Je soupire d'exaspération, en ne me camouflant même pas.

- Écoute, tu es la dernière personne que j'ai envie de voir aujourd'hui. Je ne désire pas te faire la conversation, je ne désire pas te raconter ma vie que tu connais déjà, de toute manière.

- Alors pourquoi est-ce que tu me réponds ? continue-t-il, avec un étrange sourire, qui ne semble pas véritable.

- Parce que je suis quelqu'un de poli. Ce que toi, tu n'es pas le moins du monde.

Je cherche frénétiquement mes écouteurs dans la poche de ma veste d'hiver et les place dans mes oreilles, en haussant le son au maximum, bien que je déteste cela. Je ne regarde plus Oswald, et me focalise sur les sorties de bus. Mon arrêt est pour bientôt, fort heureusement.

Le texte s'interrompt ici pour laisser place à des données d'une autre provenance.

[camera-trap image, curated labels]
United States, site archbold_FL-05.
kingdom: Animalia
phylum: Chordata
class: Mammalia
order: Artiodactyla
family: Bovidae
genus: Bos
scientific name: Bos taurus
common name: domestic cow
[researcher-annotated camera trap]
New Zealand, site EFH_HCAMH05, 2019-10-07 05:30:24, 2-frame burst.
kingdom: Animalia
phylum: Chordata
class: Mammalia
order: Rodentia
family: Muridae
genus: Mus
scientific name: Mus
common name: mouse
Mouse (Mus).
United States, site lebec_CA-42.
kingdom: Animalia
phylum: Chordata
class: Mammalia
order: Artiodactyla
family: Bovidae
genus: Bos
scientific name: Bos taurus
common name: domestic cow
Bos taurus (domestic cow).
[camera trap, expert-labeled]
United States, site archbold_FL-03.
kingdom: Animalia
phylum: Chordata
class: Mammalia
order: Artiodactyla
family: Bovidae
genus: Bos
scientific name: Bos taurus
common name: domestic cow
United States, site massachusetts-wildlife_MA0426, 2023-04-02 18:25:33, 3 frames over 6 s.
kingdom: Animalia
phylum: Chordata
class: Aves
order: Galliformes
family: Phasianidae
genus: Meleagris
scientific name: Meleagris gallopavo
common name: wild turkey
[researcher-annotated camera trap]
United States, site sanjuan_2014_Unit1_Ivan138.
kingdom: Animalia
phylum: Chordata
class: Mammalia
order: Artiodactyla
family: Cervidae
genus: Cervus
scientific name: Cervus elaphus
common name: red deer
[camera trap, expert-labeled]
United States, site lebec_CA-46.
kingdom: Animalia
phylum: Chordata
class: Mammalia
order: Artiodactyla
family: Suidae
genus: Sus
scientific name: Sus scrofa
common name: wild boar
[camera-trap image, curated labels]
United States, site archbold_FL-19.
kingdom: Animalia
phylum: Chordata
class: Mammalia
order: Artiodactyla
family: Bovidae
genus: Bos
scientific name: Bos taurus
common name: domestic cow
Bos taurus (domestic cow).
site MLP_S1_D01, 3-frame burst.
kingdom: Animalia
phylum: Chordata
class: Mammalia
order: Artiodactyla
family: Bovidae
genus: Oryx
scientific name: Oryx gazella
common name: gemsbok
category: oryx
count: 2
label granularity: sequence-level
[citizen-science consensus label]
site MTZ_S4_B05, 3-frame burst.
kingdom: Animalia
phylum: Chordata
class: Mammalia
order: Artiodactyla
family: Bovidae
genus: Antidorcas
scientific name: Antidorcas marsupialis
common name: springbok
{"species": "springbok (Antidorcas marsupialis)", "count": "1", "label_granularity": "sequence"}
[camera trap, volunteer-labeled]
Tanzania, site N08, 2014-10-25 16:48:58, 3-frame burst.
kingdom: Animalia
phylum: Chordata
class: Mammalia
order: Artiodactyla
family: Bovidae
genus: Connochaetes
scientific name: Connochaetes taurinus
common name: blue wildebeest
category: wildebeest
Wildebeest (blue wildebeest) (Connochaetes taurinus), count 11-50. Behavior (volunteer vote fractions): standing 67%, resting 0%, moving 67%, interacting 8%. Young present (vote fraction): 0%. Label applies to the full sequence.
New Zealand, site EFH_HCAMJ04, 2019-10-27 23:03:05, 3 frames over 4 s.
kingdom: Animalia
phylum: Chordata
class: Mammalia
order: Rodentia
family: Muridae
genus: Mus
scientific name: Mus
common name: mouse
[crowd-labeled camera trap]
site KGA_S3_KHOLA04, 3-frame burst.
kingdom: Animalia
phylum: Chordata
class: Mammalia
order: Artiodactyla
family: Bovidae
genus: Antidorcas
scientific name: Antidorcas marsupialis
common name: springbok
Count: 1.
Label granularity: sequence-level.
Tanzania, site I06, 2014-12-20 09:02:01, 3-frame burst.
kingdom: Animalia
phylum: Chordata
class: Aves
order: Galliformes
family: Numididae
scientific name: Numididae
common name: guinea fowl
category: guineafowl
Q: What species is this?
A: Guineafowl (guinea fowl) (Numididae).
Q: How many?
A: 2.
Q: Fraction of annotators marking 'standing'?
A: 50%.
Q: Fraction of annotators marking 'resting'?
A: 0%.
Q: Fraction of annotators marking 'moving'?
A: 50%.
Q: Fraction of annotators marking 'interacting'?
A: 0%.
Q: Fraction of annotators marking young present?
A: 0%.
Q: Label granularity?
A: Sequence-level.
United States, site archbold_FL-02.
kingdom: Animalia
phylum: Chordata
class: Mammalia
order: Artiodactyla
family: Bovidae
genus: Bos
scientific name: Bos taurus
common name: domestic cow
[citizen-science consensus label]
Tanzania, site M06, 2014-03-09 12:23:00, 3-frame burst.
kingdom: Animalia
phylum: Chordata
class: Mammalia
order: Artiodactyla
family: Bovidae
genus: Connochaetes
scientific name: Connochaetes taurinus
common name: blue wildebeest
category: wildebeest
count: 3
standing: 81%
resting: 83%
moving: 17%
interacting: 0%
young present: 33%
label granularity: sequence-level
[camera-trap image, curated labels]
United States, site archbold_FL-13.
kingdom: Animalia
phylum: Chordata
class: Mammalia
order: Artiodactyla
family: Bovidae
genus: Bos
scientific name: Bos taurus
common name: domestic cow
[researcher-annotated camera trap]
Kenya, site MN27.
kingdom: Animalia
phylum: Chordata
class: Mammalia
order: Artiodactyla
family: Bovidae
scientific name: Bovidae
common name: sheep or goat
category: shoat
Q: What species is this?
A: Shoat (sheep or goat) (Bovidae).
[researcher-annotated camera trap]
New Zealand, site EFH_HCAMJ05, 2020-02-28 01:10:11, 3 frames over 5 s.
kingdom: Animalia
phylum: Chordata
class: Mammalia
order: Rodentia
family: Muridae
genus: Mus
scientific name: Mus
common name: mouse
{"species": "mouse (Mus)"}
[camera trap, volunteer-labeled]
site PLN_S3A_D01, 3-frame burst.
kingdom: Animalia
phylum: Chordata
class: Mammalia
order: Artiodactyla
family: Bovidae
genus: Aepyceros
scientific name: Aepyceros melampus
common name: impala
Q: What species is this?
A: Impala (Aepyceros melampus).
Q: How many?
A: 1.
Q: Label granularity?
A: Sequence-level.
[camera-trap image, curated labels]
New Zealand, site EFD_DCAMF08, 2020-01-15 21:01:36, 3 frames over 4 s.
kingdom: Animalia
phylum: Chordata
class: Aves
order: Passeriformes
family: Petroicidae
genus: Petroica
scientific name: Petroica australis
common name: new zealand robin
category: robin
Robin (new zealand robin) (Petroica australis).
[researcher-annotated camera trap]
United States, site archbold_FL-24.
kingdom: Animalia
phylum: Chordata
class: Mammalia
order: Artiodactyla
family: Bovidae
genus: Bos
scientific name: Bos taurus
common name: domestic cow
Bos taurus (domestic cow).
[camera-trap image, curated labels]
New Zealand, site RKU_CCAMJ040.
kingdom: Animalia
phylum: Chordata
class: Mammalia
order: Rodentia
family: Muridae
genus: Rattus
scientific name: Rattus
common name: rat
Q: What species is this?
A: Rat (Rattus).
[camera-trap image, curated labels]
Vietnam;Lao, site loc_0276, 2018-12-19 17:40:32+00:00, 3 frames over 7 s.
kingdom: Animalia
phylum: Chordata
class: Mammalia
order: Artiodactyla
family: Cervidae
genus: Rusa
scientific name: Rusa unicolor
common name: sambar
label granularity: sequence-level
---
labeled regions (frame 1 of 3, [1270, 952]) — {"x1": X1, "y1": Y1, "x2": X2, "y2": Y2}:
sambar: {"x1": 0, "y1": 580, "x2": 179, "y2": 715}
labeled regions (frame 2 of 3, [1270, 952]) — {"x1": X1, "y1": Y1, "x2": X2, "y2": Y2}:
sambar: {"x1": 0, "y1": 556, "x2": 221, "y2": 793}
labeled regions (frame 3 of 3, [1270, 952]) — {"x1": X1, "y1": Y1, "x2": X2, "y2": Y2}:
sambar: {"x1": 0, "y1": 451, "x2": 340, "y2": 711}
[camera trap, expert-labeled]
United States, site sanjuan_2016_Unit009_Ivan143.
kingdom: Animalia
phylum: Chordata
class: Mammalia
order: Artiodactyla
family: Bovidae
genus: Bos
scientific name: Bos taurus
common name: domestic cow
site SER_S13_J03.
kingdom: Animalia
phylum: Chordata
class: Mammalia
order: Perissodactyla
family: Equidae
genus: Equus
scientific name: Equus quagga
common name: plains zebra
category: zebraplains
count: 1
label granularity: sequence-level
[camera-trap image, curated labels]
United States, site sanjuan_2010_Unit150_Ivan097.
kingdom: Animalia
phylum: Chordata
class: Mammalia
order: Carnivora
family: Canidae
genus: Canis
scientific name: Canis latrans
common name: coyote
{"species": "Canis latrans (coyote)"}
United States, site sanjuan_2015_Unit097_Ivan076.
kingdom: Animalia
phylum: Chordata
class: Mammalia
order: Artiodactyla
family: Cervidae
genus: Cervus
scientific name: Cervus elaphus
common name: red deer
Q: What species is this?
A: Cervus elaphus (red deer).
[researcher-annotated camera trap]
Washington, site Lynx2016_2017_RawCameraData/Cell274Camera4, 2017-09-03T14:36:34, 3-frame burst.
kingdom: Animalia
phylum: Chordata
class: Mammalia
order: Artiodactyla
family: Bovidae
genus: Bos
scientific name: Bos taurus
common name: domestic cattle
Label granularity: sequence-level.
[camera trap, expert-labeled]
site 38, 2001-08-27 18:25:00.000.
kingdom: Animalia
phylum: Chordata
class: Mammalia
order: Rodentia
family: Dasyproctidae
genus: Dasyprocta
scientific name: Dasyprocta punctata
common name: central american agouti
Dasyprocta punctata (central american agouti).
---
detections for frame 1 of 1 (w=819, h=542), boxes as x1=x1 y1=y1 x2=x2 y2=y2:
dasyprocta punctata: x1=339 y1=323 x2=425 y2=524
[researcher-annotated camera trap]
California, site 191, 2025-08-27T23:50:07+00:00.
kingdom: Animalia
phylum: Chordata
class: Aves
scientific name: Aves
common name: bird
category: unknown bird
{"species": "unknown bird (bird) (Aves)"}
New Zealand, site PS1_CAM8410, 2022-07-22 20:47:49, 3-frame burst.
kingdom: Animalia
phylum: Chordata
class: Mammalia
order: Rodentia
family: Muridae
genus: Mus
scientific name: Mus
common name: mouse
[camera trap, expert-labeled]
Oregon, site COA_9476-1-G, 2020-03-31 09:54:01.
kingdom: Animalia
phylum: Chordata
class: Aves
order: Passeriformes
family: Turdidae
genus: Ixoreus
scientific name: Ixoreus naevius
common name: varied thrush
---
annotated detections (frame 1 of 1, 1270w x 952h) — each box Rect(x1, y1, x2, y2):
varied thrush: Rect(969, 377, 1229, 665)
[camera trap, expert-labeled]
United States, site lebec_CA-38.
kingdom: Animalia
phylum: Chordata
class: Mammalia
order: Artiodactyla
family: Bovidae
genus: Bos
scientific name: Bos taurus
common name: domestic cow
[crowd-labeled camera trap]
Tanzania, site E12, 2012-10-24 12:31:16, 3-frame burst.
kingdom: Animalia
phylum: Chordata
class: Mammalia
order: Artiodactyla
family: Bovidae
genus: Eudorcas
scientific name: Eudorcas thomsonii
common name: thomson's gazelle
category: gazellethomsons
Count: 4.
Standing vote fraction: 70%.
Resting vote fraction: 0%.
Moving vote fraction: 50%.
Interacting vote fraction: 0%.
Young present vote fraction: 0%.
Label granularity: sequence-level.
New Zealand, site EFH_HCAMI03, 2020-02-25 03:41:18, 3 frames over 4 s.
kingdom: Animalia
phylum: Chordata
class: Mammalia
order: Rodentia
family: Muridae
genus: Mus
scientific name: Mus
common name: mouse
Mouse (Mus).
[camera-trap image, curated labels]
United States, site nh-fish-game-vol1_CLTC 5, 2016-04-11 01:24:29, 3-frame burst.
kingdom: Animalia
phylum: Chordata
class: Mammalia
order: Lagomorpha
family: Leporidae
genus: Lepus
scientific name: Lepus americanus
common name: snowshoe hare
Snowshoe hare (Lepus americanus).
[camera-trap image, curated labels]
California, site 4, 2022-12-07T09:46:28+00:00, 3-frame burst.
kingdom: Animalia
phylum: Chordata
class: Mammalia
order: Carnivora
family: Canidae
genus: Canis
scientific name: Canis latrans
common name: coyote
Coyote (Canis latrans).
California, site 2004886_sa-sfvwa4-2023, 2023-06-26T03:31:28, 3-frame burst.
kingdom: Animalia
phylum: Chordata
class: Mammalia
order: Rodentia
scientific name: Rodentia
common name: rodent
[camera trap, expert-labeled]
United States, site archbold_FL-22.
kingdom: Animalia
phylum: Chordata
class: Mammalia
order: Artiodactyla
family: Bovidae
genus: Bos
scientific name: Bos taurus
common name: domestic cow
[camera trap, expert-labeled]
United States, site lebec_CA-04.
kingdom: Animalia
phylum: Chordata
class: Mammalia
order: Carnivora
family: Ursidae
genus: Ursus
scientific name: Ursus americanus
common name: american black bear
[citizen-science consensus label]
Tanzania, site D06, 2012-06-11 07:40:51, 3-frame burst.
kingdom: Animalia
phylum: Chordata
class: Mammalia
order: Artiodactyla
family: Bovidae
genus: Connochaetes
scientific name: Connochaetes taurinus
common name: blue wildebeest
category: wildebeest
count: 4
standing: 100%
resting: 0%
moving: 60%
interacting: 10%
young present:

Je descends avec un certain soulagement et reprends ma marche vers la boutique de mes parents. Ils vont sans doute être surpris que je vienne, mais je ne veux pas être à la maison seul, et j'ai besoin de me changer les idées. Je vais sans doute aller m'occuper des plantes dans la petite serre du magasin, et j'aiderais ma mère à choisir les rubans pour emballer les bouquets. Peut-être même que nous pourrons parler. Je me focalise beaucoup sur mon père et j'ai tendance à oublier qu'elle aussi, elle est éloignée de moi. J'ai besoin de retrouver ma maman et de venir me blottir contre elle. J'en ai tout simplement besoin aujourd'hui.

- Oh, Eliot ! Je suis contente de te voir ! Tu viens nous aider ?

C'est d'ailleurs elle qui m'accueille. Je vais la saluer d'un baiser sur la joue - profitant du fait qu'il n'y ait pas de clients - et vais déposer mes affaires dans l'arrière-boutique. Je fais un geste de la main en direction de mon père et de mon frère. Celui-ci s'approche de moi, mais je m'éloigne. Je me sens tellement honteux que je ne désire pas lui adresser la parole.

Je vais me chercher un tablier estampillé à nos couleurs - un travail d'orfèvre de ma mère - et reviens dans la boutique elle-même, le temps que Callahan change d'endroit. Ma mère remarque immédiatement mon petit manège et m'arrête par le bras, tenant ma chemise d'uniforme.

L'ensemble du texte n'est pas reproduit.